On the Convergence of No-Regret Dynamics in Information Retrieval Games with Proportional Ranking Functions

TL;DR

This paper analyzes how certain proportional ranking functions with concave activation functions ensure convergence of no-regret learning dynamics in web content publishing games, with implications for social welfare and ecosystem structure.

Contribution

It establishes the convergence of no-regret dynamics for proportional ranking functions with concave activation functions and explores their impact on social welfare and ecosystem dynamics.

Findings

Convergence of no-regret dynamics under specific ranking functions.

Equivalence between activation function concavity and game concavity.
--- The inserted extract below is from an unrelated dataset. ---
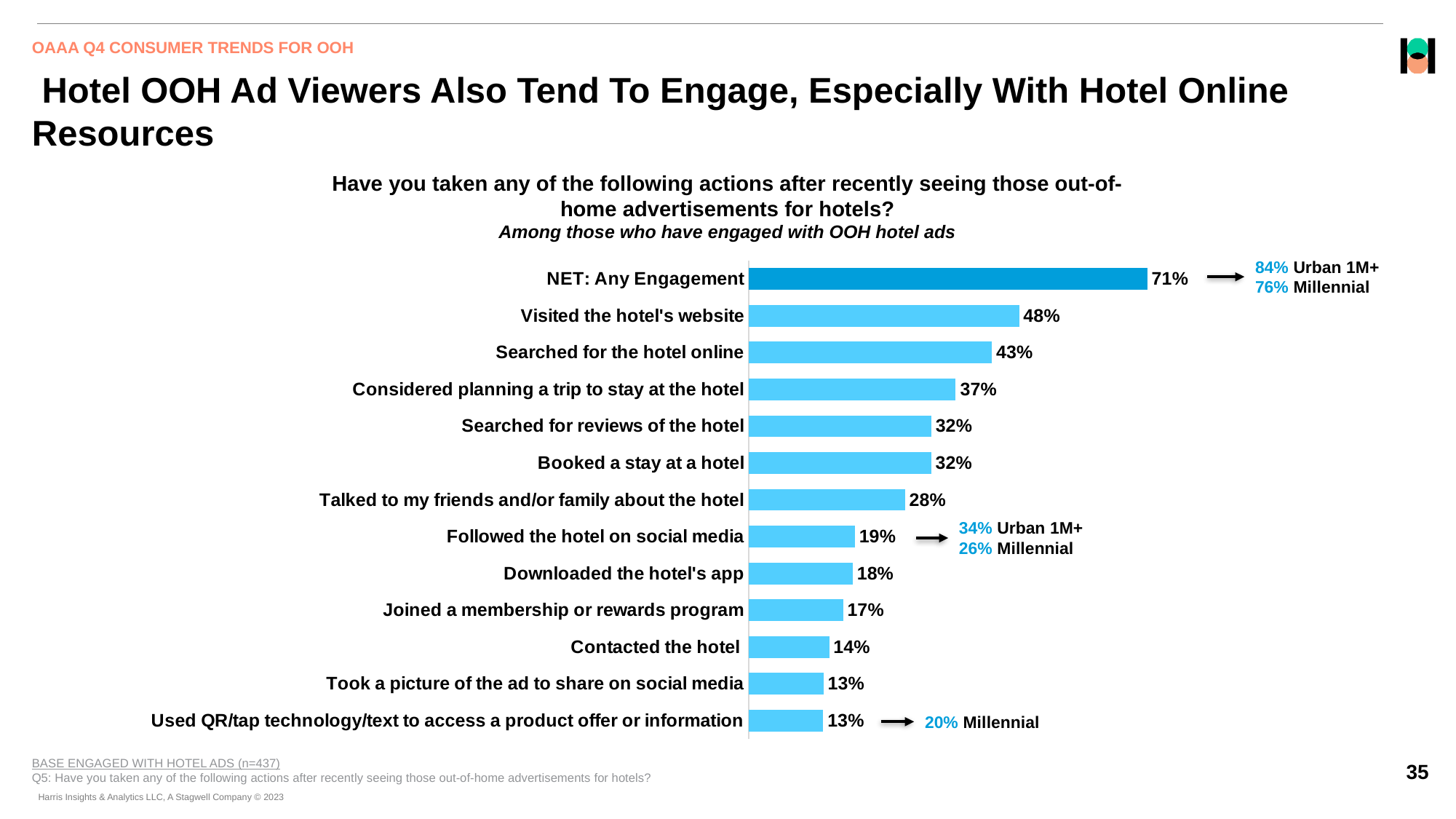
Which action has the lowest percentage, tied with 'Used QR/tap technology/text to access a product offer or information'? Took a picture of the ad to share on social media What is the value for 'Followed the hotel on social media'? 19% How many bars are shown in the chart, including the NET bar? 13 Which is larger: 'Talked to my friends and/or family about the hotel' or 'Downloaded the hotel's app'? Talked to my friends and/or family about the hotel What is the difference between 'Visited the hotel's website' and 'Searched for the hotel online'? 5% What percentage of respondents visited the hotel's website? 48% What is the Urban 1M+ value annotated next to the 'NET: Any Engagement' bar? 84% What is the difference between 'Considered planning a trip to stay at the hotel' and 'Contacted the hotel'? 23% What is the value for 'NET: Any Engagement'? 71% What type of chart is shown on the slide? Bar chart What is the value for 'Booked a stay at a hotel'? 32% Excluding the NET bar, which action has the highest percentage? Visited the hotel's website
Trade-offs between publishers' and users' welfare based on ranking choices.

Abstract

Publishers who publish their content on the web act strategically, in a behavior that can be modeled within the online learning framework. Regret, a central concept in machine learning, serves as a canonical measure for assessing the performance of learning agents within this framework. We prove that any proportional content ranking function with a concave activation function induces games in which no-regret learning dynamics converge. Moreover, for proportional ranking functions, we prove the equivalence of the concavity of the activation function, the social concavity of the induced games and the concavity of the induced games. We also study the empirical trade-offs between publishers' and users' welfare, under different choices of the activation function, using a state-of-the-art no-regret dynamics algorithm. Furthermore, we demonstrate how the choice of the ranking function and changes in the ecosystem structure affect these welfare measures, as well as the dynamics' convergence rate.